A partir de 2016, a empresa deve faturar cerca de US$ 1 bilhão por ano, admitindo-se que o preço de tabela da celulose esteja acima de US$ 600 por tonelada.

Atualmente, está acima de US$ 700.

“LICENÇA SOCIAL” FOI O MAIOR DESAFIO

O maior desafio da nova planta de Guaíba não foi técnico nem financeiro, mas socioambiental. “Nós fizemos mais de 500 reuniões para obter a licença social para implantar o projeto, que fica dentro da cidade”, conta Nunes.

“Licença social” é o termo usado pelo engenheiro Nunes para expressar a busca de um acordo operacional com a comunidade, as autoridades, os fornecedores e os trabalhadores. “Sem um dia sequer de greve”, salienta o chefão – trabalharam na obra 9.700 pessoas, parte das quais ainda continuam dando os acabamentos finais em pisos, jardinagem e outros detalhes secundários.

Na operação da fábrica devem trabalhar 3 mil pessoas, incluindo a parte florestal e de transporte de matéria-prima. A logística de abastecimento continuará sendo predominantemente rodoviária, mas a partir de 2016, quando a fábrica estiver em plena carga, as barcaças transportadoras de celulose para o porto de Rio Grande voltarão carregadas de toras de madeira embarcadas no porto de Pelotas, que está sendo adaptado para atender á Celulose Riograndense.

Walter Lídio Nunes - CMPC

Walter Lídio Nunes – CMPC

O transporte lacustre de madeira adquirida nos eucaliptais do extinto projeto da Votorantim/Fibria na zona sul do Estado deverá responder por 30% das necessidades da indústria, que tem base florestal própria nos eixos da BR-290 e da BR-116.
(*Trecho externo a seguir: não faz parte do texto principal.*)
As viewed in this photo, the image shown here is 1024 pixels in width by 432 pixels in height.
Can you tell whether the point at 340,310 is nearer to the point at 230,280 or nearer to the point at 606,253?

A concretização do projeto da Aracruz provoca um impacto de 1,1% no Produto Interno Bruto do Rio Grande do Sul, segundo estudo da Fundação Getúlio Vargas. Quando alcançar a plenitude operacional, dentro de seis meses – “tentaremos fazer a curva do aprendizado em menos tempo do que a média mundial”, diz Nunes – a indústria de Guaíba produzirá mais do que as três fábricas do grupo Matte existentes no Chile.